Well, it's only Monday, but so far, so cheery as far as restaurant reviews go. Craig LaBan filed a bit of mole-induced ecstasy courtesy of Ninth Street's Mole Poblano for the Sunday paper, while Trey Popp's feel-good reviews of The Fat Ham and Pizzeria Beddia both dropped online today.
Not surprisingly, a central figure in LaBan's two-bell review of Mole Poblano is the eponymous mole, whether smothering a platter of chicken or striping the masa in "some of the city's best tamales." But he doled out hefty praise to just about everything he tried, giving a special nod to the many weekend specials, including lamb barbacoa. Still, amongst the delirium of all this food smut, there's one thing in here that very seriously raises the question, "Should people be allowed?":
Papá Pedro Ríos, 53, and his wife, Ynes Sandoval, 50, had already made a living plying the streets with his signature carnitas and her handmade tamales, selling to Mexican workers at a West Philly meatpacking plant, restaurants in Center City, and many other spots.But neighbors had complained about the cooking smells of pork and chiles emanating from their South Philly home.
Luckily, people get a pass this time, because Ríos and Sandoval opening their own permanent place made for a very happy ending.
Meanwhile, Popp goes crazy over white bread soaked in ranch at Kevin Sbraga's Fat Ham, which earns an impressive three stars.
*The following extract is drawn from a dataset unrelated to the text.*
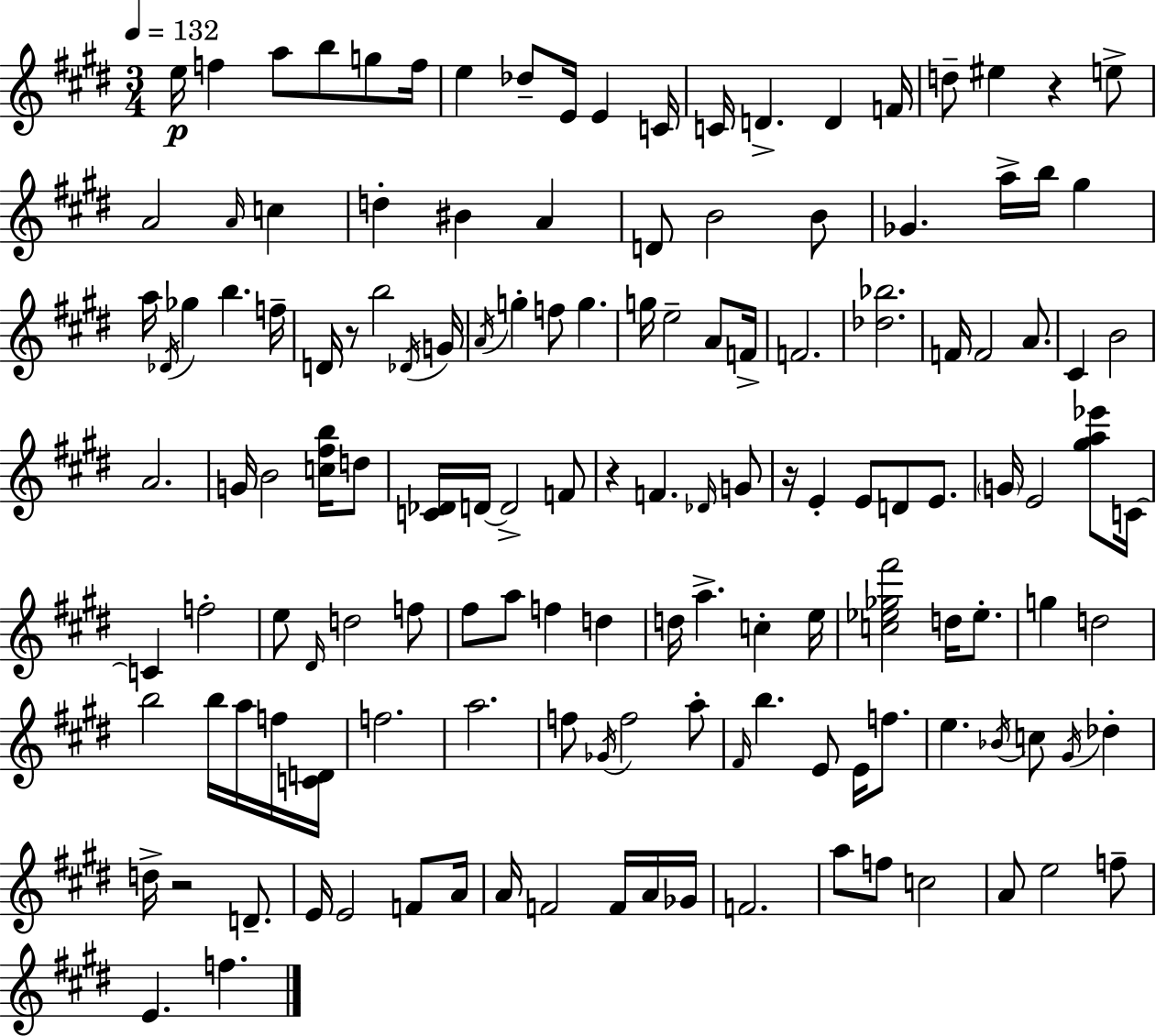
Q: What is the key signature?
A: E major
And while he gives the famous hot chicken sitting on top of that bread its due, the better story lies with the restaurant's Southern take on hummus:
I didn't need [the affable, knowledgable servers] to lead me to the one that clinched this restaurant's hold on me: a light-bodied hummus that jettisoned tahini in favor of boiled peanuts. Those must be the most authentic — and divisive — thing here. I can't think of baseball or summer without conjuring a gloriously soggy brown bag of boiled peanuts, but I've never met a non-Southerner who could abide the things.
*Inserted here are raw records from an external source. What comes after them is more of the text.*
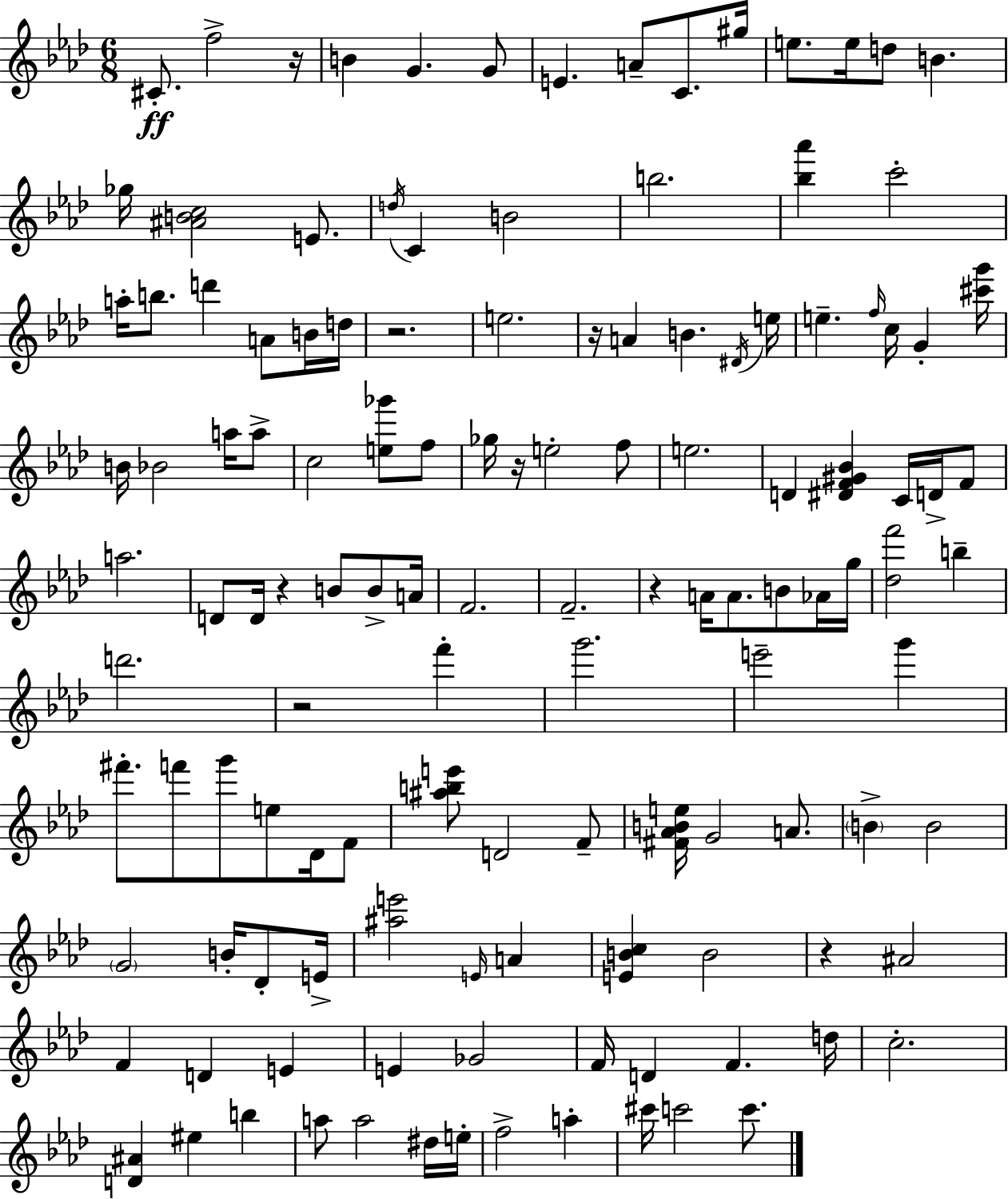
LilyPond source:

{
  \clef treble
  \numericTimeSignature
  \time 6/8
  \key aes \major
  cis'8.-.\ff f''2-> r16 | b'4 g'4. g'8 | e'4. a'8-- c'8. gis''16 | e''8. e''16 d''8 b'4. | \break ges''16 <ais' b' c''>2 e'8. | \acciaccatura { d''16 } c'4 b'2 | b''2. | <bes'' aes'''>4 c'''2-. | \break a''16-. b''8. d'''4 a'8 b'16 | d''16 r2. | e''2. | r16 a'4 b'4. | \break \acciaccatura { dis'16 } e''16 e''4.-- \grace { f''16 } c''16 g'4-. | <cis''' g'''>16 b'16 bes'2 | a''16 a''8-> c''2 <e'' ges'''>8 | f''8 ges''16 r16 e''2-. | \break f''8 e''2. | d'4 <dis' f' gis' bes'>4 c'16 | d'16-> f'8 a''2. | d'8 d'16 r4 b'8 | \break b'8-> a'16 f'2. | f'2.-- | r4 a'16 a'8. b'8 | aes'16 g''16 <des'' f'''>2 b''4-- | \break d'''2. | r2 f'''4-. | g'''2. | e'''2-- g'''4 | \break fis'''8.-. f'''8 g'''8 e''8 | des'16 f'8 <ais'' b'' e'''>8 d'2 | f'8-- <fis' aes' b' e''>16 g'2 | a'8. \parenthesize b'4-> b'2 | \break \parenthesize g'2 b'16-. | des'8-. e'16-> <ais'' e'''>2 \grace { e'16 } | a'4 <e' b' c''>4 b'2 | r4 ais'2 | \break f'4 d'4 | e'4 e'4 ges'2 | f'16 d'4 f'4. | d''16 c''2.-. | \break <d' ais'>4 eis''4 | b''4 a''8 a''2 | dis''16 e''16-. f''2-> | a''4-. cis'''16 c'''2 | \break c'''8. \bar "|."
}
"I don't care for them either," Sbraga told me.
Popp rounds out the double feature by handing two-and-a-half stars to Pizzeria Beddia (star of the Eater National Pizza 38 and this interview we love so much). Of course, there's much made about the shop's peculiar way of doing business and a Jersey-tomato sauce that could stand to be a touch more sweet, but who cares:
...the truth is that Beddia's crusts are so far up my alley that he could cover them with brick dust and I'd still swoon.
After that, the rest seems almost (almost) superfluous.